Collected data
★ ★ ★ ★ ★

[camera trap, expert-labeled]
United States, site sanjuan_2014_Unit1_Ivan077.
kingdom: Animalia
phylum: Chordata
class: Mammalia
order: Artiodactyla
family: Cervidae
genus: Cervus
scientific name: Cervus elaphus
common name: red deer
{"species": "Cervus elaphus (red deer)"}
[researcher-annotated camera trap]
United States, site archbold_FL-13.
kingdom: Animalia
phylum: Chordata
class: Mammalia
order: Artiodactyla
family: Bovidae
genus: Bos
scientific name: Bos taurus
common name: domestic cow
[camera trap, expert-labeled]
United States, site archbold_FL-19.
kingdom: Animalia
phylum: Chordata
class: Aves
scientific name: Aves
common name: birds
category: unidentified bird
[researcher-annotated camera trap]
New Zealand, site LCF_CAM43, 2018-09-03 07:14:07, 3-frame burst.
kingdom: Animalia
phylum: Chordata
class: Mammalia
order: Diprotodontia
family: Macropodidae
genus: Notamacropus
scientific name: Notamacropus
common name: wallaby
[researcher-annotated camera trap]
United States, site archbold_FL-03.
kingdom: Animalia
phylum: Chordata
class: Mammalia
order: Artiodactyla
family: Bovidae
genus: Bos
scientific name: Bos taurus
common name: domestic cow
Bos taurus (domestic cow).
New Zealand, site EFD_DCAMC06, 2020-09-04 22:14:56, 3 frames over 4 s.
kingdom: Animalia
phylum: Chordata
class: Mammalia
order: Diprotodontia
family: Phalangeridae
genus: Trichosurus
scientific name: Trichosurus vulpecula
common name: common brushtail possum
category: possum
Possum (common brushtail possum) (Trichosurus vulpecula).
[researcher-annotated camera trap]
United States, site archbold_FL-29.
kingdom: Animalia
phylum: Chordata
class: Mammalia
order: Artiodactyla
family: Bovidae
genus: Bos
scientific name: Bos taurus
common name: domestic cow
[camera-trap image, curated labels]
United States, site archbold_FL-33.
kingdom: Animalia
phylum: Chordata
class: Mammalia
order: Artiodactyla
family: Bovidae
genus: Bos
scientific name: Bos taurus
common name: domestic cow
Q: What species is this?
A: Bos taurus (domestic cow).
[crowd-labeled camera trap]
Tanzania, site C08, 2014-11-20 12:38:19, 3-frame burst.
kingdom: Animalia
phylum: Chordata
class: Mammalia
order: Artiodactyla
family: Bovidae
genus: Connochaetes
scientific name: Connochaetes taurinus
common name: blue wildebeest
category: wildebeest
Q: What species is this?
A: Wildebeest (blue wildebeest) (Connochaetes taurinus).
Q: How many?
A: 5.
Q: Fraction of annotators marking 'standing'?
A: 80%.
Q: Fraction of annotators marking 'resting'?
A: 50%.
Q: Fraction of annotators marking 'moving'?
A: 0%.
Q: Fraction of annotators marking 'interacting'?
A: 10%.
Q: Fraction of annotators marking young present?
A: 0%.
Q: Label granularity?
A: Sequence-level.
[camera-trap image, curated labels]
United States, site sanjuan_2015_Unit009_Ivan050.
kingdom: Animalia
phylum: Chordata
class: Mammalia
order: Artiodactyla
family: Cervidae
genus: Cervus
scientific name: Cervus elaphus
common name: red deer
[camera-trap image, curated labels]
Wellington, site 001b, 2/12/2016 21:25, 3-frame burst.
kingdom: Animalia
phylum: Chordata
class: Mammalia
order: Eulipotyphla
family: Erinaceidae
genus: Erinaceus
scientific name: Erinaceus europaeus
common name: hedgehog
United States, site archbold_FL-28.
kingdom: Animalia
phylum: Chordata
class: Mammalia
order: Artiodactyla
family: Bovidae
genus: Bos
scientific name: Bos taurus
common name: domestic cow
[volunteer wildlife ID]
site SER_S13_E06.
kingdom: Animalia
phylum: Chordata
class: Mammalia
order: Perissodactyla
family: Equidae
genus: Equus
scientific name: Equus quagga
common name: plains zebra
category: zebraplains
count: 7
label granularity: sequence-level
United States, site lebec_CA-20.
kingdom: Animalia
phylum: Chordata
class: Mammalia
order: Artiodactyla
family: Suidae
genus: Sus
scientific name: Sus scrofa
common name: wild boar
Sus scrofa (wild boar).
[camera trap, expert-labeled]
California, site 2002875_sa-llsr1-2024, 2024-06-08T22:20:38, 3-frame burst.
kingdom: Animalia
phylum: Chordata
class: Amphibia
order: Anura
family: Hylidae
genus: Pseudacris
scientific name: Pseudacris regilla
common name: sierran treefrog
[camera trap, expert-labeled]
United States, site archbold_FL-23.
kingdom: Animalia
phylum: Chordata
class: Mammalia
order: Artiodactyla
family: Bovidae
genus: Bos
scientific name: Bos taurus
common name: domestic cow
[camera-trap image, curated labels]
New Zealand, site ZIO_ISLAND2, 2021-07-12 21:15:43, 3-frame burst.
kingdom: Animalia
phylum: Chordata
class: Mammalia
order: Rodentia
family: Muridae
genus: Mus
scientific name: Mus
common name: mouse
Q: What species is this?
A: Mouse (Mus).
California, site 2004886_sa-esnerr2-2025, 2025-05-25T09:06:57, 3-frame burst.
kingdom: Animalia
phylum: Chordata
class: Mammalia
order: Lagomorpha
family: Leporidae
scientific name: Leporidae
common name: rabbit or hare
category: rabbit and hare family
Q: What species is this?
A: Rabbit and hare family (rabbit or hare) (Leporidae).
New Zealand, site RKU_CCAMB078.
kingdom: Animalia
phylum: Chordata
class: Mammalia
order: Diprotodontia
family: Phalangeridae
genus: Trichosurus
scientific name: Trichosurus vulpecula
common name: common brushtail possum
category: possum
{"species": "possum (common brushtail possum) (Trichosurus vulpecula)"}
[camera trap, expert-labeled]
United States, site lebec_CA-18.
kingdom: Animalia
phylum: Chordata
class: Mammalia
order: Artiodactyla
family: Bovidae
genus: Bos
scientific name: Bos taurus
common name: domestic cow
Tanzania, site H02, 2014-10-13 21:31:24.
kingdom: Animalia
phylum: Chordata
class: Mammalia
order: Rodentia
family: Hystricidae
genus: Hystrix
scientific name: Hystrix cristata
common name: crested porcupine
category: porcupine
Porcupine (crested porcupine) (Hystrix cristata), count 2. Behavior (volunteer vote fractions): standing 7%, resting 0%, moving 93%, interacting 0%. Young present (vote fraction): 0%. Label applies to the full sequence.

★ ★ ★ ★ ★

▶ [Exercise] Restate all of the data above. Match it word for word.

▶ [Answer for the task]
[camera trap, expert-labeled]
United States, site sanjuan_2014_Unit1_Ivan077.
kingdom: Animalia
phylum: Chordata
class: Mammalia
order: Artiodactyla
family: Cervidae
genus: Cervus
scientific name: Cervus elaphus
common name: red deer
{"species": "Cervus elaphus (red deer)"}
[researcher-annotated camera trap]
United States, site archbold_FL-13.
kingdom: Animalia
phylum: Chordata
class: Mammalia
order: Artiodactyla
family: Bovidae
genus: Bos
scientific name: Bos taurus
common name: domestic cow
[camera trap, expert-labeled]
United States, site archbold_FL-19.
kingdom: Animalia
phylum: Chordata
class: Aves
scientific name: Aves
common name: birds
category: unidentified bird
[researcher-annotated camera trap]
New Zealand, site LCF_CAM43, 2018-09-03 07:14:07, 3-frame burst.
kingdom: Animalia
phylum: Chordata
class: Mammalia
order: Diprotodontia
family: Macropodidae
genus: Notamacropus
scientific name: Notamacropus
common name: wallaby
[researcher-annotated camera trap]
United States, site archbold_FL-03.
kingdom: Animalia
phylum: Chordata
class: Mammalia
order: Artiodactyla
family: Bovidae
genus: Bos
scientific name: Bos taurus
common name: domestic cow
Bos taurus (domestic cow).
New Zealand, site EFD_DCAMC06, 2020-09-04 22:14:56, 3 frames over 4 s.
kingdom: Animalia
phylum: Chordata
class: Mammalia
order: Diprotodontia
family: Phalangeridae
genus: Trichosurus
scientific name: Trichosurus vulpecula
common name: common brushtail possum
category: possum
Possum (common brushtail possum) (Trichosurus vulpecula).
[researcher-annotated camera trap]
United States, site archbold_FL-29.
kingdom: Animalia
phylum: Chordata
class: Mammalia
order: Artiodactyla
family: Bovidae
genus: Bos
scientific name: Bos taurus
common name: domestic cow
[camera-trap image, curated labels]
United States, site archbold_FL-33.
kingdom: Animalia
phylum: Chordata
class: Mammalia
order: Artiodactyla
family: Bovidae
genus: Bos
scientific name: Bos taurus
common name: domestic cow
Q: What species is this?
A: Bos taurus (domestic cow).
[crowd-labeled camera trap]
Tanzania, site C08, 2014-11-20 12:38:19, 3-frame burst.
kingdom: Animalia
phylum: Chordata
class: Mammalia
order: Artiodactyla
family: Bovidae
genus: Connochaetes
scientific name: Connochaetes taurinus
common name: blue wildebeest
category: wildebeest
Q: What species is this?
A: Wildebeest (blue wildebeest) (Connochaetes taurinus).
Q: How many?
A: 5.
Q: Fraction of annotators marking 'standing'?
A: 80%.
Q: Fraction of annotators marking 'resting'?
A: 50%.
Q: Fraction of annotators marking 'moving'?
A: 0%.
Q: Fraction of annotators marking 'interacting'?
A: 10%.
Q: Fraction of annotators marking young present?
A: 0%.
Q: Label granularity?
A: Sequence-level.
[camera-trap image, curated labels]
United States, site sanjuan_2015_Unit009_Ivan050.
kingdom: Animalia
phylum: Chordata
class: Mammalia
order: Artiodactyla
family: Cervidae
genus: Cervus
scientific name: Cervus elaphus
common name: red deer
[camera-trap image, curated labels]
Wellington, site 001b, 2/12/2016 21:25, 3-frame burst.
kingdom: Animalia
phylum: Chordata
class: Mammalia
order: Eulipotyphla
family: Erinaceidae
genus: Erinaceus
scientific name: Erinaceus europaeus
common name: hedgehog
United States, site archbold_FL-28.
kingdom: Animalia
phylum: Chordata
class: Mammalia
order: Artiodactyla
family: Bovidae
genus: Bos
scientific name: Bos taurus
common name: domestic cow
[volunteer wildlife ID]
site SER_S13_E06.
kingdom: Animalia
phylum: Chordata
class: Mammalia
order: Perissodactyla
family: Equidae
genus: Equus
scientific name: Equus quagga
common name: plains zebra
category: zebraplains
count: 7
label granularity: sequence-level
United States, site lebec_CA-20.
kingdom: Animalia
phylum: Chordata
class: Mammalia
order: Artiodactyla
family: Suidae
genus: Sus
scientific name: Sus scrofa
common name: wild boar
Sus scrofa (wild boar).
[camera trap, expert-labeled]
California, site 2002875_sa-llsr1-2024, 2024-06-08T22:20:38, 3-frame burst.
kingdom: Animalia
phylum: Chordata
class: Amphibia
order: Anura
family: Hylidae
genus: Pseudacris
scientific name: Pseudacris regilla
common name: sierran treefrog
[camera trap, expert-labeled]
United States, site archbold_FL-23.
kingdom: Animalia
phylum: Chordata
class: Mammalia
order: Artiodactyla
family: Bovidae
genus: Bos
scientific name: Bos taurus
common name: domestic cow
[camera-trap image, curated labels]
New Zealand, site ZIO_ISLAND2, 2021-07-12 21:15:43, 3-frame burst.
kingdom: Animalia
phylum: Chordata
class: Mammalia
order: Rodentia
family: Muridae
genus: Mus
scientific name: Mus
common name: mouse
Q: What species is this?
A: Mouse (Mus).
California, site 2004886_sa-esnerr2-2025, 2025-05-25T09:06:57, 3-frame burst.
kingdom: Animalia
phylum: Chordata
class: Mammalia
order: Lagomorpha
family: Leporidae
scientific name: Leporidae
common name: rabbit or hare
category: rabbit and hare family
Q: What species is this?
A: Rabbit and hare family (rabbit or hare) (Leporidae).
New Zealand, site RKU_CCAMB078.
kingdom: Animalia
phylum: Chordata
class: Mammalia
order: Diprotodontia
family: Phalangeridae
genus: Trichosurus
scientific name: Trichosurus vulpecula
common name: common brushtail possum
category: possum
{"species": "possum (common brushtail possum) (Trichosurus vulpecula)"}
[camera trap, expert-labeled]
United States, site lebec_CA-18.
kingdom: Animalia
phylum: Chordata
class: Mammalia
order: Artiodactyla
family: Bovidae
genus: Bos
scientific name: Bos taurus
common name: domestic cow
Tanzania, site H02, 2014-10-13 21:31:24.
kingdom: Animalia
phylum: Chordata
class: Mammalia
order: Rodentia
family: Hystricidae
genus: Hystrix
scientific name: Hystrix cristata
common name: crested porcupine
category: porcupine
Porcupine (crested porcupine) (Hystrix cristata), count 2. Behavior (volunteer vote fractions): standing 7%, resting 0%, moving 93%, interacting 0%. Young present (vote fraction): 0%. Label applies to the full sequence.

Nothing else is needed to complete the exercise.